12 thoughts on “The other side of “trust”

  1. Very good post about trust, thanks Maha. I’ve had experiences with mistrust and being treated badly right, almost, to the end and need to write about that any more. I’m not going past caution any more and that means trusting with fingers crossed and if things go badly, well, they go badly.

    First thing: the trust challenge reads like policy and we all know policy is slippery and worthless. Policy makes a falsehood of “fairness” in a reality of power. It’s like a zone of neutrality where you can appear “true to the human arrangement” and still screw people with impunity. People who rely on policy are simply drifting boats at the mercy of any pirate who jumps aboard. Risk, vulnerability and other horrors to the clan of weasels are BUILT from mistrust and unresolved regrets and fit like burlap against the skin.

    Trust is something that we need and disappointment is a lesson in the way things CAN be, but don’t have to be. Most of us mean no damage on others and have to live with things not ever entirely right.

    And yes, some people I don’t trust and withhold myself from their rat-like regard. Too bad for them:-) And oddly I’ve noticed a growing liking and trusting of people who care for my physical self yet I mostly “know” through their receptionists. People with good intermediaries are not careless or untrustworthy, only busy.

    Quotes – Salesman’s Saying: The secret to success is sincerity and once you can fake that, you’ve got it made.”
    From Absolutely Sweet Marie by Bob Dylan
    “But to live outside the law, you must be honest
    I know you always say that you agree
    But where are you tonight, sweet Marie?”

    I looked up songs about trust from a list of my favorites and every one was about love and how much it can often hurt. I trust about love?

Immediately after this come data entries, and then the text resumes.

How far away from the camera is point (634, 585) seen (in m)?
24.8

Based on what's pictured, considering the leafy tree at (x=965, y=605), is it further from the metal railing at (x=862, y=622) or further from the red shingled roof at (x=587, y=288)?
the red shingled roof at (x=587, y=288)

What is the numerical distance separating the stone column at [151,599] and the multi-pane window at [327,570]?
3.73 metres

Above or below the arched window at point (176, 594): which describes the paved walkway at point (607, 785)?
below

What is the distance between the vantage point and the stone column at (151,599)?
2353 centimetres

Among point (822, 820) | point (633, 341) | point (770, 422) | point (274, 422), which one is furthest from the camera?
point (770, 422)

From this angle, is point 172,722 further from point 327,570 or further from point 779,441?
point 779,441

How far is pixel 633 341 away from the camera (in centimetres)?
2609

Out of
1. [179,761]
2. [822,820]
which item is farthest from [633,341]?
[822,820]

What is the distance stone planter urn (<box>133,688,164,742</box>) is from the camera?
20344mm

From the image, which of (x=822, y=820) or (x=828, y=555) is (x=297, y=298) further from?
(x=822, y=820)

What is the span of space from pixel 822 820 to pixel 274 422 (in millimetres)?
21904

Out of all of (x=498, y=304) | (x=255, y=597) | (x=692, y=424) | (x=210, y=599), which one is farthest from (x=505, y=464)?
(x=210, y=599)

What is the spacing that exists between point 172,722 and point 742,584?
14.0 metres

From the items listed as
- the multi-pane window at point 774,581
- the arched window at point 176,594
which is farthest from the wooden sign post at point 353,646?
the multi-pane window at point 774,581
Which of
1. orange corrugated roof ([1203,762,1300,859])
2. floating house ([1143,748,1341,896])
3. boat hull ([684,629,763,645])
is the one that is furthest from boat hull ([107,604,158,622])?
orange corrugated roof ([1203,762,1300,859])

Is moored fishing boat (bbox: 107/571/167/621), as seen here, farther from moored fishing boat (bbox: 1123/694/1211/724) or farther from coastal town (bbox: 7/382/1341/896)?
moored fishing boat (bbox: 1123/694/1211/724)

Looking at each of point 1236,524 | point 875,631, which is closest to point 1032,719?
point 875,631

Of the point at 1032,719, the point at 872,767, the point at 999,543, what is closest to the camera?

      1. Interesting thought Maha. If it was possible to remove Freud from the equation (in the West anyway) it would be cool to compare interpretations. I see risk and concern in the father introducing the dangerous snake to the son. But then the father is a snake charmer and may fear for the safety of the snake:-) Would the mother do this?

        I seem to have fallen into connected courses and MOOCs are beginning to blur together. The Stanford Engaged Patient has grabbed my attention too. In a kind of therapeutic way I’m reviewing my relationships with the Medicos but trust is a struggle. Since we both seem to regard strong people with respect, I wonder why my trust is less than absolute with doctors? I seem able to absorb a higher level of trust breaking with female professionals. It feels foolish or competitive or something to trust by gender. Should blog about it.

        1. Yes 🙂 looking fwd to reading that. I don’t think all gender generalizations are foolish, but they must be based on some experience. Maybe u feel more comfortable being vulnerable to women? Maybe women healthcare professionals are more comfy showing actual “care”? I don’t know

  2. I trust you will keep blogging like this.

    The word of course carries it’s own nuances and the ones we wrap around it. As Scott remarked, the DML challenge is not about the kind of interpersonal trust you write about, but about trust of organizations and managers of information (certainly important).

    What plays out here in the description of your bridging over the barriers to connect with Helen reminds me more if the risks and vulnerabilities we test in forming adolescent relationships. Yes we seek kinship but it’s also deep personal connections; it seems (horrible generalization) the relations we form later in life are more about opportunity, leverage, convenience. We risk little as we get so more aware of maybe our own fears.

    So to me the Internet provides a way to explore friendships, collegiality that seem less of an opportunity in our Busy Backson lives (that’s a Winnie the Pooh reference).

    I understand where Jonathan suggests the loss of “digital intimacy” but we only lose it when we stop doing it. That is not my experience. And why do we stop? Well I could roll out more half thought out ungrounded theories.

    No risk, no intimacy, venture/gain relationship.

    We lose trust when we risk and are let down; we gain trust when it exceeds our fears and expectations.